The team knew that the geometry of the new Transit – specifically the medium- and high-roof models which are roughly 100 and 110 inches in height respectively – would present unique challenges. Both are significantly taller in size than any other vehicle in the Ford lineup. (To provide some perspective, the high-roof Transit stands 33 inches taller than the 2015 F-150 SuperCrew.)
"We entered into a significant amount of brainstorming in an effort to try and figure out what the best solution would be in terms of the cost to Ford and the speed to deliver the vehicles to our dealerships," said Chris Lemmink, manager, Vehicle Logistics.
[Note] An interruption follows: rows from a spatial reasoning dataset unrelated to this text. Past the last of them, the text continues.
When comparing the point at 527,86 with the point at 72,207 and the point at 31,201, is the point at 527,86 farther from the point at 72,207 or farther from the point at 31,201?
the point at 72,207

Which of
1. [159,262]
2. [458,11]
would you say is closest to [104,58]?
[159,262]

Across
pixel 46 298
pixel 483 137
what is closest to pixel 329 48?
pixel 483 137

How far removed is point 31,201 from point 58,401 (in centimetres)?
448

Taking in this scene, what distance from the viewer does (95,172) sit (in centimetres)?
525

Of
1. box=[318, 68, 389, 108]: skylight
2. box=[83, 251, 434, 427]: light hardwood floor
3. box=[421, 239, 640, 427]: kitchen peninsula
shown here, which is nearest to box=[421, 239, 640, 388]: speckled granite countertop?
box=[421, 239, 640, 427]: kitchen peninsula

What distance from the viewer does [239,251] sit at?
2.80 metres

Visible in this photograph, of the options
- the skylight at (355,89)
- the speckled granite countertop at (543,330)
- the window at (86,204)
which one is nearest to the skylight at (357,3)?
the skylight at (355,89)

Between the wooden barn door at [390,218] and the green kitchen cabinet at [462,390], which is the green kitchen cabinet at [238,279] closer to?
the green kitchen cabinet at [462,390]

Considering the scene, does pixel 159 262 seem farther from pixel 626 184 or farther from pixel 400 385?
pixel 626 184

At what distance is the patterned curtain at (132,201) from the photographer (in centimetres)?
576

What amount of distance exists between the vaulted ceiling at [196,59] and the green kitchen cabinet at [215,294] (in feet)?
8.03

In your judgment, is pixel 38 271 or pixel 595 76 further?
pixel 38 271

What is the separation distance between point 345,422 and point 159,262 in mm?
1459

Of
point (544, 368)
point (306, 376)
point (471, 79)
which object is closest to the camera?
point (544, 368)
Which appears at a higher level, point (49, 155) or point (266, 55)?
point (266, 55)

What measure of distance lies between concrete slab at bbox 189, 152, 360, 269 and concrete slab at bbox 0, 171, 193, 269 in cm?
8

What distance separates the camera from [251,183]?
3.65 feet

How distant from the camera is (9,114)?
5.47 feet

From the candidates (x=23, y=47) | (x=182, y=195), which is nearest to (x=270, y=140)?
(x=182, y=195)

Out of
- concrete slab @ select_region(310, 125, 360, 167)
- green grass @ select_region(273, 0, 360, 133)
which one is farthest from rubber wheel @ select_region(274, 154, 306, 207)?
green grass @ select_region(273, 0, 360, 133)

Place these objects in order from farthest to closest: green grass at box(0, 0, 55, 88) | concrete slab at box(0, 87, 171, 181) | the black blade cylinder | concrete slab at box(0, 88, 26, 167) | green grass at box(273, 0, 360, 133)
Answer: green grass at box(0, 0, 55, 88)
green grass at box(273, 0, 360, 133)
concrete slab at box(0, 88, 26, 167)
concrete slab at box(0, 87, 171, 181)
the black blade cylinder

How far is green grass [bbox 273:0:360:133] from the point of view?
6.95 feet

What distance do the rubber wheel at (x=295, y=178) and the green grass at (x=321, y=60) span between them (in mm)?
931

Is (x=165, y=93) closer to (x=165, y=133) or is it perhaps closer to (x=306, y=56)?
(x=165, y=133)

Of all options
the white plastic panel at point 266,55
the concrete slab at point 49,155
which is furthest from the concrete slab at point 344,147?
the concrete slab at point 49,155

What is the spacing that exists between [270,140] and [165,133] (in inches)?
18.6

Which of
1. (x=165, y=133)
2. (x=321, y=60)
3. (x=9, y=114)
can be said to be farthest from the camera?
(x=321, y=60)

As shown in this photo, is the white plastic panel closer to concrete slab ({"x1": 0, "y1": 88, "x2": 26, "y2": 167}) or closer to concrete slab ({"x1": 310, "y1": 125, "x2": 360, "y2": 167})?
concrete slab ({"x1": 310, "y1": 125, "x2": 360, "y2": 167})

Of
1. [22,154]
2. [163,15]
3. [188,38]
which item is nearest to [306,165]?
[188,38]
According to Lemmink, Ford typically uses railroads to move vehicles over long distances, while over-the-road flexible car carrier trucks are most often used for local and regional hauling.
"We quickly learned that that the maximum number of high-roof Transit vans that can fit onto a traditional car haul rig is one. So whereas we might be able to fit nine Ford Escapes on that rig, we’d only be able to fit one of the high-roof Transits along with one of the medium-roof Transits," he said. "From an economic standpoint, that was an expensive proposition."
Transporting the vehicles by rail also posed a problem since the medium- and high-roof Transits were too tall to fit in the common two-story railcars used by Ford, which traditionally only provide clearance height of 87 inches on the lower level and 94 inches on the top story.
"We worked with our railroad partners to design a major modification that included raising the floor of the second level to 116 inches in order to provide the clearance necessary to accommodate the various roof-height variations of the Transit," said Lemmink. "That still left enough space on the upper level to transport smaller vehicles such as the Ford Focus, Fiesta, Mustang and Fusion."
Roughly 370 railcars were converted to accommodate the Transit vehicles.
"We have the opportunity to increase that based on the sales volume," he said. "It’s scalable."
At the end of the day, Lemmink and his team developed a vehicle transportation plan for the Transit that includes both railcars and over-the-road car carriers.
"Basically, all of the territory within a 500-mile radius of the Kansas City Assembly Plant is going to be delivered by truck and everything outside of that circle will be delivered by rail – at least its first leg," he said. "We are working with our car haul carriers to ensure that they are maximizing the load density on the car haul rigs. While I may only be getting one of the Transit vehicles onto the truck, I might be getting four F-150s along with it."
When Ford President and CEO Mark Fields heard about the innovative way that Lemmink and his team approached the Transit shipping challenge, he sent a note of appreciation.
"I was happy and encouraged that Mark Fields took the time to write," said Lemmink, who has been with Ford for 20 years. "It made me feel very good, and quite proud of the talented team that contributed to this project."